◆ Extrait du document ◆
--*--
Dans le climat tendu qui a précédé les élections, on aurait pu croire que les citoyens seraient assidus devant les multiples face à face et affrontements politiques. La lassitude des Français au terme de trois années de campagne électorale (cantonales, municipales, législatives), la saturation des chaînes de radio et de TV ont produit le résultat inverse. Ce qui a montré les limites de l'information audiovisuelle : une trop grande multiplicité et une trop grande fréquence aboutissent à une sorte de rejet.

TF1 : Confiance et constance

Rien n'était pourtant écrit à l'avance, rien n'était acquis non plus, sinon l'habitude des voix et des visages, la constance du ton et du flot.

Chaque faux pas demeure cependant un risque. TF1-la-sage le sait bien. Sous la férule du sociologue Jean Cazeneuve et de Jean-Louis Guillaud, la première chaîne a pratiquement vécu trois années calmes et prospères. Deux légers incidents ont cependant contrarié le rythme de croisière entretenu avec soin par ses timoniers : le 23 avril 1977, au cours du Journal de 20 h, la diffusion d'un reportage sur le permis de chasse est perturbée par l'intrusion, sur la bande sonore, d'un commentaire inattendu : celui d'un écrivain, Jean Montaldo, qui proteste contre la censure dont est victime sur les ondes son ouvrage sur les finances du Parti communiste français. Comment l'auteur du livre était-il parvenu à substituer la bande-son originale du reportage par la sienne ? TF1 portait plainte aussitôt.

L'autre anicroche devait se dérouler en direct, ou presque. Le 21 juillet 1977, Roger Gicquel devait voir débarquer sur le plateau du Journal de 20 h une délégation communiste de la SNIAS (qui fabrique le Concorde), décidée à faire entendre sa voix sur l'antenne à propos des difficultés du supersonique français sur le sol américain. L'incident dura près d'une demi-heure. Mais on en resta sur le refus catégorique des journalistes de céder l'antenne devant une tentative d'intimidation de cette nature.

Créations

On ne crée plus à la télévision, plaident les mécontents. TF1 réplique par la production et la diffusion de dramatiques et de séries, à dominante historique, puisque l'on sait, depuis une enquête récente du service des études et recherches du ministère des Affaires culturelles, que ce qui plaît le plus aux Français à la télévision, ce sont les évocations historiques, ainsi que les documentaires d'évasion.
--*--
◆ Jeu de données ◆
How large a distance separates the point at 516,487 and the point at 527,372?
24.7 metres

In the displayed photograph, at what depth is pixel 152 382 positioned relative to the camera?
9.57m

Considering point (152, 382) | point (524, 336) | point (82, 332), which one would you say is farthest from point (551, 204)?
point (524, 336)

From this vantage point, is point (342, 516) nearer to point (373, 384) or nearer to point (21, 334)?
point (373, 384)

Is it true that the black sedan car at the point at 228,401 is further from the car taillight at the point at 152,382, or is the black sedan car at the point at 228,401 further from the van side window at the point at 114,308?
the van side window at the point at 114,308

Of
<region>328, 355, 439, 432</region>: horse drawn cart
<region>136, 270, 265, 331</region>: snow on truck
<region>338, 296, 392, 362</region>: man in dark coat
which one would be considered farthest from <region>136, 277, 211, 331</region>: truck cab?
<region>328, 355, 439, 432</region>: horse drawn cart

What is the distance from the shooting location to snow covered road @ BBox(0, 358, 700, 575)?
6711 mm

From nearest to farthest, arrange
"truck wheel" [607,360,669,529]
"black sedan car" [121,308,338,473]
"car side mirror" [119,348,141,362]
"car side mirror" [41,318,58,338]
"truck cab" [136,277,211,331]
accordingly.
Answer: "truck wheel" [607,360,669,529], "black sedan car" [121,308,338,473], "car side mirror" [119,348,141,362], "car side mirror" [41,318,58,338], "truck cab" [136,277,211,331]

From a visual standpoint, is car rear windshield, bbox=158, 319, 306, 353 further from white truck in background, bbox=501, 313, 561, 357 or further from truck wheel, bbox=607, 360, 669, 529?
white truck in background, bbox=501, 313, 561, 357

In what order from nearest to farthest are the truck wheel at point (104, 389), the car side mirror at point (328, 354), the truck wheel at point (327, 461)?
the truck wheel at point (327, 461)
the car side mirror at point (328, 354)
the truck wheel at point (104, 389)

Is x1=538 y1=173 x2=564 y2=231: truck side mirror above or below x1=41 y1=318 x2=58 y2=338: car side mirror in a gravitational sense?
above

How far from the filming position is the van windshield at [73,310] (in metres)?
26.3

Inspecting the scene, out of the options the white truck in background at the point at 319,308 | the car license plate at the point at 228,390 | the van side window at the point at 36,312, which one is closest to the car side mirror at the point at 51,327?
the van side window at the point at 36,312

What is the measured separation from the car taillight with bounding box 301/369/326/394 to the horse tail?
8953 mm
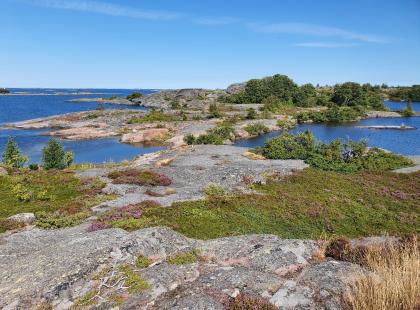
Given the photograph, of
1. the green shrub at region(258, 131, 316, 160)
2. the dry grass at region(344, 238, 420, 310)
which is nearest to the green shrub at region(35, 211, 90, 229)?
the dry grass at region(344, 238, 420, 310)

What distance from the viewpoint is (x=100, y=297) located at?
14406mm

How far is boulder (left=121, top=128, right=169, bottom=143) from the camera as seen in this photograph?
79125 mm

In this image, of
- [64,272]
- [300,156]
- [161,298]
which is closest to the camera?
[161,298]

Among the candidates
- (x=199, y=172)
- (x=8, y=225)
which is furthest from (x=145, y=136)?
(x=8, y=225)

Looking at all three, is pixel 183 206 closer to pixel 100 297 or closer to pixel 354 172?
pixel 100 297

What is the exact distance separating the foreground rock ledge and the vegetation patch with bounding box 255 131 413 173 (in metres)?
23.8

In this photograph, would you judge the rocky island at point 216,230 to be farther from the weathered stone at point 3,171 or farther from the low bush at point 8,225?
the weathered stone at point 3,171

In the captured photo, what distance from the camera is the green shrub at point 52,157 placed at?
1821 inches

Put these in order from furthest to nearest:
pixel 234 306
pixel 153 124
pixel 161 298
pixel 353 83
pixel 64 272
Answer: pixel 353 83 → pixel 153 124 → pixel 64 272 → pixel 161 298 → pixel 234 306

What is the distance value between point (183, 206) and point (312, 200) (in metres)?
10.2

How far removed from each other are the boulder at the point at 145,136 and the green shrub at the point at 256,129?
1792cm

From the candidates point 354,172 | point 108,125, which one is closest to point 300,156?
point 354,172

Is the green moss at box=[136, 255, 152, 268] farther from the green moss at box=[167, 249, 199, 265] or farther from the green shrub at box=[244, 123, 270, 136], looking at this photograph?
the green shrub at box=[244, 123, 270, 136]

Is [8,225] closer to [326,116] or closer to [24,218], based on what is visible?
[24,218]
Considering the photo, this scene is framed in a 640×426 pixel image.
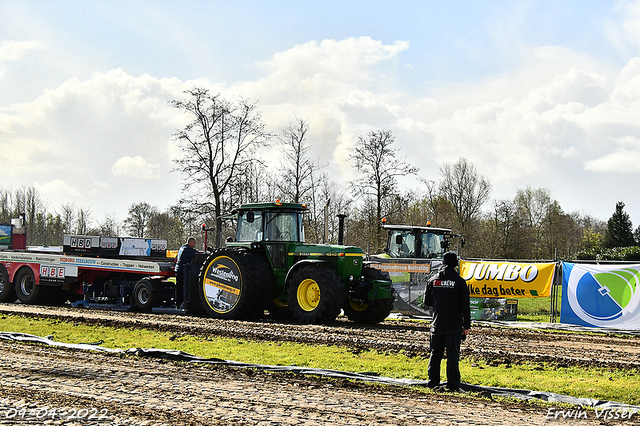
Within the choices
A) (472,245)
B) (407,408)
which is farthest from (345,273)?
(472,245)

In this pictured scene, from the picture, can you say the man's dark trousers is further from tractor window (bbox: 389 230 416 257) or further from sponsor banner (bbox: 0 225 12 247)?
sponsor banner (bbox: 0 225 12 247)

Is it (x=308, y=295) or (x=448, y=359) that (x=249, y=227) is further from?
(x=448, y=359)

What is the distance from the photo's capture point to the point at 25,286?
1930 centimetres

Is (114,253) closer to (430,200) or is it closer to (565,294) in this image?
(565,294)

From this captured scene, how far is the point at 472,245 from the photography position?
4059 cm

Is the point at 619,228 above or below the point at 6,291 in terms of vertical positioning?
above

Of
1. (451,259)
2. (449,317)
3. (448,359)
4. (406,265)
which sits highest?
(451,259)

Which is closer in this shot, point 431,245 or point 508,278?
point 508,278

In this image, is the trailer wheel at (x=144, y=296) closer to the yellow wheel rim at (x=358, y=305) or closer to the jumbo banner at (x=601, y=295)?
the yellow wheel rim at (x=358, y=305)

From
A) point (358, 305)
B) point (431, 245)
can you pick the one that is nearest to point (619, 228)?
point (431, 245)

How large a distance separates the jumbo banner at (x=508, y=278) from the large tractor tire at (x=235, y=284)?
5746mm

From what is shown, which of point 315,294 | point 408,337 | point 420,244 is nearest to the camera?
point 408,337

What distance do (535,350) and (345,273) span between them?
4.75 meters

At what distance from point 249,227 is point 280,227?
0.82 metres
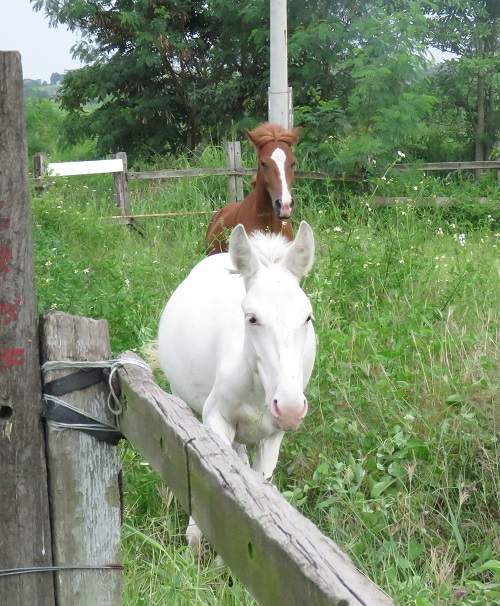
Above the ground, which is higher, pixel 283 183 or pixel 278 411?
pixel 283 183

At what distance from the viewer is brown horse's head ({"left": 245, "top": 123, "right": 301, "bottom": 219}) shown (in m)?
9.18

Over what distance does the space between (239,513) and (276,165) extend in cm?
797

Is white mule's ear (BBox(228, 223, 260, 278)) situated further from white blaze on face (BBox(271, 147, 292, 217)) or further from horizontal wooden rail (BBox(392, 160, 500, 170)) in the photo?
horizontal wooden rail (BBox(392, 160, 500, 170))

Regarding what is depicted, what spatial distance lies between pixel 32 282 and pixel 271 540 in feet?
3.47

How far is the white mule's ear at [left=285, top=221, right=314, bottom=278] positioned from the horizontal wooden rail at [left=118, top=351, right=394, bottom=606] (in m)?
1.83

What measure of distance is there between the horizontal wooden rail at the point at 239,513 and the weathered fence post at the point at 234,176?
12.3 metres

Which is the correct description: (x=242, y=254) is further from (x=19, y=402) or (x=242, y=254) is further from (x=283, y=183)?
(x=283, y=183)

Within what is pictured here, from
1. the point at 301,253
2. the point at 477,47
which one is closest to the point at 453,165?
the point at 477,47

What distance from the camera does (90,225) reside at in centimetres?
1166

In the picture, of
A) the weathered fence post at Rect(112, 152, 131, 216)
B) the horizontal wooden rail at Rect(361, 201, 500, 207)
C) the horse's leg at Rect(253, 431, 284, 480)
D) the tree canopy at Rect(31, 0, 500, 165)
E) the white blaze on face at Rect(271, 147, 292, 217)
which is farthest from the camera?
the tree canopy at Rect(31, 0, 500, 165)

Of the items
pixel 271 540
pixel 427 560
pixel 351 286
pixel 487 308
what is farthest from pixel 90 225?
pixel 271 540

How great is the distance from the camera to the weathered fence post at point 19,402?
--*--
◆ Consigne 1 ◆
Indiquez si chacune des affirmations suivantes concorde avec l'extrait, en répondant par oui ou par non et en citant mot pour mot les termes de l'extrait qui tranchent. (a) Avant les élections, les Français ont suivi assidûment les face à face politiques. (b) L'incident provoqué par la délégation de la SNIAS a duré près d'une demi-heure. (c) TF1 a porté plainte après l'intrusion de Jean Montaldo sur la bande sonore.
◆ Consigne 2 ◆
Veuillez renvoyer tel quel le passage de l'extrait qui commence par « TF1 : Confiance et » et s'achève sur « et du flot. ».

◆ Réponse attendue 1 ◆
(a) Non : « La lassitude des Français au terme de trois années de campagne électorale (cantonales, municipales, législatives), la saturation des chaînes de radio et de TV ont produit le résultat inverse. »
(b) Oui : « L'incident dura près d'une demi-heure. »
(c) Oui : « TF1 portait plainte aussitôt. »

◆ Réponse attendue 2 ◆
TF1 : Confiance et constance

Rien n'était pourtant écrit à l'avance, rien n'était acquis non plus, sinon l'habitude des voix et des visages, la constance du ton et du flot.